Chronic neuroinflammation is a common pathogenetic link in the development of various neurological and neurodegenerative diseases. Thus, a detailed study of neuroinflammation and the development of drugs that reduce or eliminate the negative effect of neuroinflammation on cognitive processes are among the top priorities of modern neurobiology. N-docosahexanoylethanolamine (DHEA, synaptamide) is an endogenous metabolite and structural analog of anandamide, an essential endocannabinoid produced from arachidonic acid. Our study aims to elucidate the pharmacological activity of synaptamide in lipopolysaccharide (LPS)-induced neuroinflammation. Memory deficits in animals were determined using behavioral tests. To study the effects of LPS (750 µg/kg/day, 7 days) and synaptamide (10 mg/kg/day, 7 days) on synaptic plasticity, long-term potentiation was examined in the CA1 area of acute hippocampal slices. The Golgi-Cox method allowed us to assess neuronal morphology. The production of inflammatory factors and receptors was assessed using ELISA and immunohistochemistry. During the study, functional, structural, and plastic changes within the hippocampus were identified. We found a beneficial effect of synaptamide on hippocampal synaptic plasticity and morphological characteristics of neurons. Synaptamide treatment recovered hippocampal neurogenesis, suppressed microglial activation, and significantly improved hippocampus-dependent memory. The basis of the phenomena described above is probably the powerful anti-inflammatory activity of synaptamide, as shown in our study and several previous works.
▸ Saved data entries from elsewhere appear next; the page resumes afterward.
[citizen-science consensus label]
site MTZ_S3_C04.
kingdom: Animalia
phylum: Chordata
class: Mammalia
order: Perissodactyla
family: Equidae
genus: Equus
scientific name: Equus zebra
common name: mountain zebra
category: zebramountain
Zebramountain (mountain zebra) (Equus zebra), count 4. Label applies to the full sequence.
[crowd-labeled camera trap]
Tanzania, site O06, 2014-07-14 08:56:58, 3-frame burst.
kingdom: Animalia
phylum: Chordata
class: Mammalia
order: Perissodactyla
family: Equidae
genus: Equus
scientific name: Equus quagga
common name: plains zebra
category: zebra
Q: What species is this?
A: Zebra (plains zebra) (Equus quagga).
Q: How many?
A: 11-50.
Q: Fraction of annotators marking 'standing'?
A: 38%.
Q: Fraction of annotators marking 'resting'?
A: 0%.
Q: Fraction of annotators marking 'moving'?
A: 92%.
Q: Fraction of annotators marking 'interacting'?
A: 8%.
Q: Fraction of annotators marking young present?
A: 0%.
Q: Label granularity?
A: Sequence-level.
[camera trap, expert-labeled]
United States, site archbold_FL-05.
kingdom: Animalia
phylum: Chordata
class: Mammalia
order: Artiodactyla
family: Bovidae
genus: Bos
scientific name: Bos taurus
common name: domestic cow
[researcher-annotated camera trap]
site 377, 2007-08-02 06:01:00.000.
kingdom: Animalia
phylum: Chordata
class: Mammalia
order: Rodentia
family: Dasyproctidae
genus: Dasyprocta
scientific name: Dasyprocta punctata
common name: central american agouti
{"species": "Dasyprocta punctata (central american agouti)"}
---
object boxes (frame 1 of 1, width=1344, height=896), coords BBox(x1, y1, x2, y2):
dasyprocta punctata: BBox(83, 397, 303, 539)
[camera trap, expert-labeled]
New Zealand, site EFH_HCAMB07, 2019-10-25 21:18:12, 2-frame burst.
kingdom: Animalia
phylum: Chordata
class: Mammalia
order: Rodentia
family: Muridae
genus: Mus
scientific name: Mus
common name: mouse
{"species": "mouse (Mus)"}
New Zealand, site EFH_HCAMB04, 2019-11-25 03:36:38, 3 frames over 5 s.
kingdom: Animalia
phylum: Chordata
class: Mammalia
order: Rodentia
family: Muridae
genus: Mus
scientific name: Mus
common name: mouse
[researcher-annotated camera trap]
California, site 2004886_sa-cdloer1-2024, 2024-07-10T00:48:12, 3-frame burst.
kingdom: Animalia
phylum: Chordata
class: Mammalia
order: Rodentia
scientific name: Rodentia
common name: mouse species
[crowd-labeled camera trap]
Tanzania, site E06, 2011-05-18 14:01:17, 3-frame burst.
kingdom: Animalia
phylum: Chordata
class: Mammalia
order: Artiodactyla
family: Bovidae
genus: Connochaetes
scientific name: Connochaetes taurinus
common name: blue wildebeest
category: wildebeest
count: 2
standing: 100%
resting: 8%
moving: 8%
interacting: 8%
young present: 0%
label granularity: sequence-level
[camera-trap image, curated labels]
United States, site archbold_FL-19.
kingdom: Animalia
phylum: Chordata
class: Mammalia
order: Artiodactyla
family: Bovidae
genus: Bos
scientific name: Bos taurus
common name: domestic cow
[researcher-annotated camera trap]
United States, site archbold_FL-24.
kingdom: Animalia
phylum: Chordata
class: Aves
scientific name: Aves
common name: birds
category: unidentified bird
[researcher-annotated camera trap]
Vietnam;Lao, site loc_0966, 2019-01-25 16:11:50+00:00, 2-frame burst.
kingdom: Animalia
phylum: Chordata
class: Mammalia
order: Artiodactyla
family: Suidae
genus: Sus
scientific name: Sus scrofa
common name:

Biosynthesis of N-Docosahexanoylethanolamine from Unesterified Docosahexaenoic Acid and Docosahexaenoyl-Lysophosphatidylcholine in Neuronal Cells

We investigated the synthesis of N-docosahexaenoylethanolamine (synaptamide) in neuronal cells from unesterified docosahexaenoic acid (DHA) or DHA-lysophosphatidylcholine (DHA-lysoPC), the two major lipid forms that deliver DHA to the brain, in order to understand the formation of this neurotrophic and neuroprotective metabolite of DHA in the brain. Both substrates were taken up in Neuro2A cells and metabolized to N-docosahexaenoylphosphatidylethanolamine (NDoPE) and synaptamide in a time- and concentration-dependent manner, but unesterified DHA was 1.5 to 2.4 times more effective than DHA-lysoPC at equimolar concentrations. The plasmalogen NDoPE (pNDoPE) amounted more than 80% of NDoPE produced from DHA or DHA-lysoPC, with 16-carbon-pNDoPE being the most abundant species. Inhibition of N-acylphosphatidylethanolamine-phospholipase D (NAPE-PLD) by hexachlorophene or bithionol significantly decreased the synaptamide production, indicating that synaptamide synthesis is mediated at least in part via NDoPE hydrolysis. NDoPE formation occurred much more rapidly than synaptamide production, indicating a precursor–product relationship. Although NDoPE is an intermediate for synaptamide biosynthesis, only about 1% of newly synthesized NDoPE was converted to synaptamide, possibly suggesting additional biological function of NDoPE, particularly for pNDoPE, which is the major form of NDoPE produced.